Et il y a surtout chez Ron Rash cette façon d’être au monde comme un enfant, ce regard brut et absolument ouvert. Une forme d’état poétique bouleversant.
Quant à savoir si la traduction peut rendre fidèlement la force d’une plume, je ne sais pas. Cela m’a beaucoup effrayée. J’ai essayé d’être la passeuse la plus fidèle possible, de devenir sa voix poétique en français, de respirer selon son rythme, jusqu’à effacer ma propre voix.
GR : Un nouveau livre à annoncer aux lecteurs ?

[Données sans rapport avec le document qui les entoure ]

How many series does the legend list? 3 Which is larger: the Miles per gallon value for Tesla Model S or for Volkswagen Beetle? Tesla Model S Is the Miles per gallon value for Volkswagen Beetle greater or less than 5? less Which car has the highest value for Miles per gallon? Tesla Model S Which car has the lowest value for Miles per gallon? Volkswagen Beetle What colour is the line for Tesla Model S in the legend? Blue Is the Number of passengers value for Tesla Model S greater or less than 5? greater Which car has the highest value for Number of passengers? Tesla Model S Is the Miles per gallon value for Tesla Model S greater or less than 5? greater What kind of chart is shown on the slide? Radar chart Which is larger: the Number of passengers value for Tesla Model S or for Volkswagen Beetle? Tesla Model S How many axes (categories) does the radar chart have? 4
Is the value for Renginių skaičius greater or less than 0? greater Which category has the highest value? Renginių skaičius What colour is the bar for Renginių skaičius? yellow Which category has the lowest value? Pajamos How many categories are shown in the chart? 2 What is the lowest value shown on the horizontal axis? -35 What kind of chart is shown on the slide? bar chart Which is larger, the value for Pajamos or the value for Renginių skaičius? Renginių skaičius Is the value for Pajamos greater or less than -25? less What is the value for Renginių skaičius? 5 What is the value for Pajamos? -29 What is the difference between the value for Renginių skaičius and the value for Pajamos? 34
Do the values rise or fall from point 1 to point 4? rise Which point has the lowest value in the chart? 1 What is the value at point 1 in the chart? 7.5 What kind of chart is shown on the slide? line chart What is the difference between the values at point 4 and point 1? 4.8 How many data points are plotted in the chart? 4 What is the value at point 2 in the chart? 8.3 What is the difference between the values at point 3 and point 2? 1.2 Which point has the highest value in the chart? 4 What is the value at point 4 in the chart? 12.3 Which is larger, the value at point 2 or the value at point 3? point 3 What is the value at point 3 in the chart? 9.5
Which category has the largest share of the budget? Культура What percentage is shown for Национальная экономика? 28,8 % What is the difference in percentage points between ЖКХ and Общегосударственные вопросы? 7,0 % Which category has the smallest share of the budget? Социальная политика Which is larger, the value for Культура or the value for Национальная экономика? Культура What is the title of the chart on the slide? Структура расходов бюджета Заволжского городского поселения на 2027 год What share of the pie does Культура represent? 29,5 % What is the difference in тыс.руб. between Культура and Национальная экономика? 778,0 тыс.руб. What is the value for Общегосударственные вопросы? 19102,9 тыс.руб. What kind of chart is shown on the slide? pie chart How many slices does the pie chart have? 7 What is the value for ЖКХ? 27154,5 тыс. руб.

GF : J’aimerais vous dire oui. Le manuscrit existe, il est là. Un recueil que je couvais depuis longtemps. J’ai retrouvé l’été dernier un carton de photos de mon père, mort quand j’avais 8 ans. Ce fut une déflagration et le texte est venu. Il s’agit d’un recueil en forme de roman-poème articulé autour de trois voix avec, au cœur (ou en guise de chœur), cette présence imaginaire dont j’ai peuplé mon enfance, cet autre qu’on aimerait être, cet autre qu’on a perdu, cette part manquante laissée aux ombres. Il s’agit d’un texte sur la perte (du père, de l’enfance), mais je l’ai voulu sans pathos et sans poids. Mettre de la clarté dans ce qui fut la découverte d’une autre forme de présence. Ce texte attend son éditeur.
Un extrait :
Il y a trop d’empreintes dans ces forêts
trop de sciures trop de voix
ton œil me guide quand le sentier se tait
sur mon ventre le carré de la fenêtre
l’ombre d’un fruit
ta lumière sans poids
j’ai si faim de renaître
Gaëlle Fonlupt, À la chaux de nos silences, éditions de Corlevour,, 2023, 16 €, lauréat du Prix Max Jacob Découverte 2024.